Do you agree with these tests?
Would your church pass them?
Anything else you might add to the diagnostic check-list?

2013.01.16 American Patriot's Gospel #3 (30%)

Cultivating Identity: Americans and the Church

Are we better at making loyal Americans or committed Christians? As a local pastor and a high-school teacher, this is a question that regularly haunts me. The answer seems obvious: we live and contribute to a socio-religious system that is highly effective at churning out people committed to the American nation-state yet much less effective at creating Christians who feel a deep and abiding sense of loyalty to the global and historic Christian community.

I think this task – instilling an instinct of identity and belonging to the Christian community – is one of the most important roles of the church. This is a particularly acute need in a post-Christendom society which is increasingly confused over the relationship between national and religious loyalties. The scriptures are clear: Christians have been adopted into a new family, united into the corporate body of Christ, and have had their citizenship transferred into a new Kingdom. The church is an alternative polis which exists as an outpost of Resurrection amidst a world of Death.

How might we go about fostering this sense of identity among our church members and youth? Here are a few modest suggestions:

#1 – Teach church history, recognizing its importance for our community.
History is extremely important for creating a sense of identity and loyalty, which is why we almost universally teach it to our youth.

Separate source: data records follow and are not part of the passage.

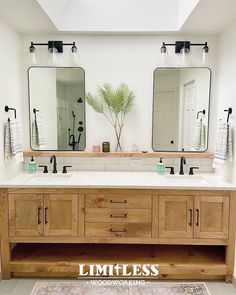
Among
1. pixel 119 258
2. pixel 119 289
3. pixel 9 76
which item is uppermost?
pixel 9 76

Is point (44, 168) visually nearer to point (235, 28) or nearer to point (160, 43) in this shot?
point (160, 43)

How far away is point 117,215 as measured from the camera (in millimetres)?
2420

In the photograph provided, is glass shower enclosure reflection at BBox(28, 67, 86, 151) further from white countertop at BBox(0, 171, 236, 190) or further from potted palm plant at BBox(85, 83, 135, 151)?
white countertop at BBox(0, 171, 236, 190)

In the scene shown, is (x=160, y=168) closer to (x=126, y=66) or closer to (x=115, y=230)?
(x=115, y=230)

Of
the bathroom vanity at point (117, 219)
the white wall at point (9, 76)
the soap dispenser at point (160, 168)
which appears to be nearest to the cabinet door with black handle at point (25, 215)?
→ the bathroom vanity at point (117, 219)

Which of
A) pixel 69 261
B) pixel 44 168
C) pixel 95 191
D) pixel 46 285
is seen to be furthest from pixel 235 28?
pixel 46 285

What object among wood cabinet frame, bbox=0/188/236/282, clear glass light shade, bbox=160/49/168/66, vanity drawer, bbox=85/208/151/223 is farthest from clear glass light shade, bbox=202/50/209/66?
vanity drawer, bbox=85/208/151/223

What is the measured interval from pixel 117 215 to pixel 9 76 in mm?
1682

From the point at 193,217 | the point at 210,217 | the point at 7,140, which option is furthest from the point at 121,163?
the point at 7,140

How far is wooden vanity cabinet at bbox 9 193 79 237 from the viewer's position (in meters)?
2.40

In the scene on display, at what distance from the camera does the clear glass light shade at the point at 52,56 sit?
2.85 metres

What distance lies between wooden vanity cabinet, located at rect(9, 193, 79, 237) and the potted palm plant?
0.90 meters

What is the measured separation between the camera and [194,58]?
290 centimetres

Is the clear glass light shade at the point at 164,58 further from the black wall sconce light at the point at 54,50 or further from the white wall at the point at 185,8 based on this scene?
the black wall sconce light at the point at 54,50
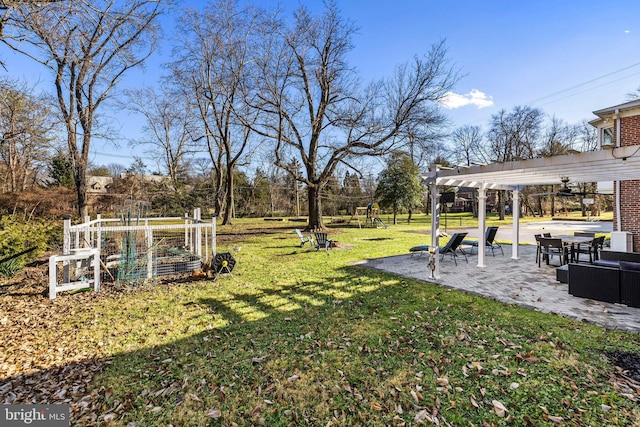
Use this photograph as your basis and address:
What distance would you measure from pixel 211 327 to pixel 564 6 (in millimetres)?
14882

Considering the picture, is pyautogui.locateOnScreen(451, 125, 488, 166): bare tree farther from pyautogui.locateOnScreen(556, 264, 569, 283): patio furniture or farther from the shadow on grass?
the shadow on grass

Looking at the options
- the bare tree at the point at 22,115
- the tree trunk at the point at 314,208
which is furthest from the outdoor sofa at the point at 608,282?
the tree trunk at the point at 314,208

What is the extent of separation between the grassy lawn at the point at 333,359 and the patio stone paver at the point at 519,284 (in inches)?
18.9

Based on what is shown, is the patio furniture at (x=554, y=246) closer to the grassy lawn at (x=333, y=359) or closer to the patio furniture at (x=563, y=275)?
the patio furniture at (x=563, y=275)

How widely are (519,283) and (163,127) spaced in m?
30.8

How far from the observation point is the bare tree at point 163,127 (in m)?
24.1

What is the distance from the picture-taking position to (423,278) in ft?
24.1

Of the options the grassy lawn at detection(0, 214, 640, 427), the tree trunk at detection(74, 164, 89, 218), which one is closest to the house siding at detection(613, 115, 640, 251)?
the grassy lawn at detection(0, 214, 640, 427)

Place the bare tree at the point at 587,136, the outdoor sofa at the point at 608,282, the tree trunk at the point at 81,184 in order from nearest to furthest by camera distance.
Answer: the outdoor sofa at the point at 608,282, the tree trunk at the point at 81,184, the bare tree at the point at 587,136

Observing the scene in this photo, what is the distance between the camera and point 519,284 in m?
6.66

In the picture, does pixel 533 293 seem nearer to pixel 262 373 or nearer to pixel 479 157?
pixel 262 373

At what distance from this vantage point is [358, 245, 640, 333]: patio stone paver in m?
4.74

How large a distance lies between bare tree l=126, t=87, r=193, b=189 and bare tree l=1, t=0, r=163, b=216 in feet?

However, there is an alarming disconnect between many Christians and the basic history of their community. Here is a prediction: an 18 year-old who graduates high school with many years of training in US History and almost none in church history will be a more loyal American than Christian.

#2 – Give more honor towards those called to ministry or missionary work.
This contradicts the Protestant emphasis on the “priesthood of the believers” and call to minister in the workplace (both truths which I support), but I believe we lack a proper respect for those who enter into ministry or the mission field. Those who choose to sacrifice their lives for the nation (entering into military service, etc) are seen as heroes, while those who choose to enter the ministry or mission field are often met with skepticism and caution (“but you won’t make any money” … “I guess he/she couldn’t hold down a real job”). 

#3 –  Shift the emphasis of our language about conversion from the individual to the social.
Our language of conversion is individualistic, focused on beliefs, and future-orientated, when it should be social, focused on a new lifestyle (discipleship), and celebrating the present reality of the Kingdom. Instead of asking people to convert by agreeing to a few propositions or deciding their preferred destination for the afterlife, let’s call people to take their place in God’s story and join His community. (See this recent post from Michelle Mikeska: Evangelicals and the Moment of Conversion)

#4 – Follow and appreciate the liturgical calendar.
Calendars, like history, are also highly effective at creating an integrated society. Churches and families who follow the rhythms of the liturgical calendar (Advent, Lent, etc) and celebrate/remember the feast days of the Saints will find themselves more connected to the historical and global Christian community.

Do you agree or disagree? Are there any other practices which might be helpful in cultivating a sense of identity and belonging to the Christian community?